• [Exercises]:
• a. Translate this sentence from the passage on N-gram language models below into Spanish: "Maximum likelihood estimation estimates the model parameters such that the probability is maximized."
• b. Answer these questions using the passage on N-gram language models below.
(i) Which rule is used to write the probability of a word sequence as a product of conditional probabilities?
(ii) Which three N-gram models does the passage say are usually used in language modeling?
(iii) What does the passage call an intuitive way to estimate the N-gram conditional probabilities?

• [Document passage]:
<<<<
Maximum Likelihood Estimation of N-Gram Model Parameters

Introduction

A language model is a probability distribution over sequences of words, namely:

$$p(w_1, w_2, w_3, \cdots, w_n)$$

According to the chain rule,

$$
p(w_1, w_2, w_3, \cdots, w_n) = p(w_1)p(w_2|w_1)p(w_3|w_2,w_1)\cdots p(w_n|w_{n-1},w_{n-2},\cdots,w_1)
$$

However, the parameters for this language model are $p(w_1)$, $p(w_2|w_1)$, \cdots, $p(w_n|w_{n-1},\cdots,w_1)$, which are usually too computationally expensive to calculate especially for the conditional probability with many conditioning words, even with a small dataset.

To approximate $p(w_1, w_2, w_3, \cdots, w_n)$, we could use N-Gram models to approximate the language model, namely:

N-Gram Model

$$
p(w_1, w_2, w_3, \cdots, w_n) \approx p(w_1)p(w_2|w_1)p(w_3|w_2,w_1)\cdots p(w_n|w_{n-1},w_{n-2},\cdots,w_{n-N})
$$

In particular, we usually use unigram model, bigram model and trigram model in language modelings.

Unigram Model

$$
p(w_1, w_2, w_3, \cdots, w_n) \approx p(w_1)p(w_2)p(w_3)\cdots p(w_n)
$$

Bigram Model

$$
p(w_1, w_2, w_3, \cdots, w_n) \approx p(w_1)p(w_2|w_1)p(w_3|w_2)\cdots p(w_n|w_{n-1})
$$

Trigram Model

$$
p(w_1, w_2, w_3, \cdots, w_n) \approx p(w_1)p(w_2|w_1)p(w_3|w_2,w_1)\cdots p(w_n|w_{n-1},w_{n-2})
$$

With the N-Gram model approximations, calculating $p(w_n|w_{n-1},w_{n-2},\cdots,w_{n-N})$ is usually not too computationally expensive.

Maximum Likelihood Estimation of N-Gram Model Parameters

To estimate $p(w_n|w_{n-1},w_{n-2},\cdots,w_{n-N})$, an intuitive way is to do maximum likelihood estimation (MLE).

Maximum likelihood estimation estimates the model parameters such that the probability is maximized.
>>>>
• [Information supplied]:
<<<<
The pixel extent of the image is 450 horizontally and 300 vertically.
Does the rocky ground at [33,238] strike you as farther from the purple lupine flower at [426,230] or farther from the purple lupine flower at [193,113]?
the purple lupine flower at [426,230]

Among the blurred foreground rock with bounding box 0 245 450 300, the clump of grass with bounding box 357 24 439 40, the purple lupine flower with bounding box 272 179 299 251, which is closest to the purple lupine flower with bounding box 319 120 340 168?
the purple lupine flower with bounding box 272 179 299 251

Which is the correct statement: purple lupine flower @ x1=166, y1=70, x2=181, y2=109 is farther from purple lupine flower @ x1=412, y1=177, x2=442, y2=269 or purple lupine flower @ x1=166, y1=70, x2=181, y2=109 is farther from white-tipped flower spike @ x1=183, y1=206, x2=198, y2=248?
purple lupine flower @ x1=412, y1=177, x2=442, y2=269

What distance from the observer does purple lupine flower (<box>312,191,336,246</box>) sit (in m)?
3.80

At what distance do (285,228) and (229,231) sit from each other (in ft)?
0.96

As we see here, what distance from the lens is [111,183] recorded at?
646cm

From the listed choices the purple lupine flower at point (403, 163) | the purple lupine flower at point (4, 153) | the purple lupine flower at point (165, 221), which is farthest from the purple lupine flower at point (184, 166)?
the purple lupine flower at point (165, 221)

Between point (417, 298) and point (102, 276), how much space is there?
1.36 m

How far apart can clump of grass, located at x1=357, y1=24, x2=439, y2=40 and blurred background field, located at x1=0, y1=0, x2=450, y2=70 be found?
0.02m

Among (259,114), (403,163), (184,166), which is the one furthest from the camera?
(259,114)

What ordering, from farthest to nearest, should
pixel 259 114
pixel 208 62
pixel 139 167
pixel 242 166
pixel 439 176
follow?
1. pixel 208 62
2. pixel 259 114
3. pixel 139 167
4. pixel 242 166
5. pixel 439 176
>>>>
• [Outputs for the tasks]:
• a. La estimación de máxima verosimilitud estima los parámetros del modelo de modo que la probabilidad se maximice.

• b.
(i) The chain rule.
(ii) The unigram, bigram, and trigram models.
(iii) Maximum likelihood estimation (MLE).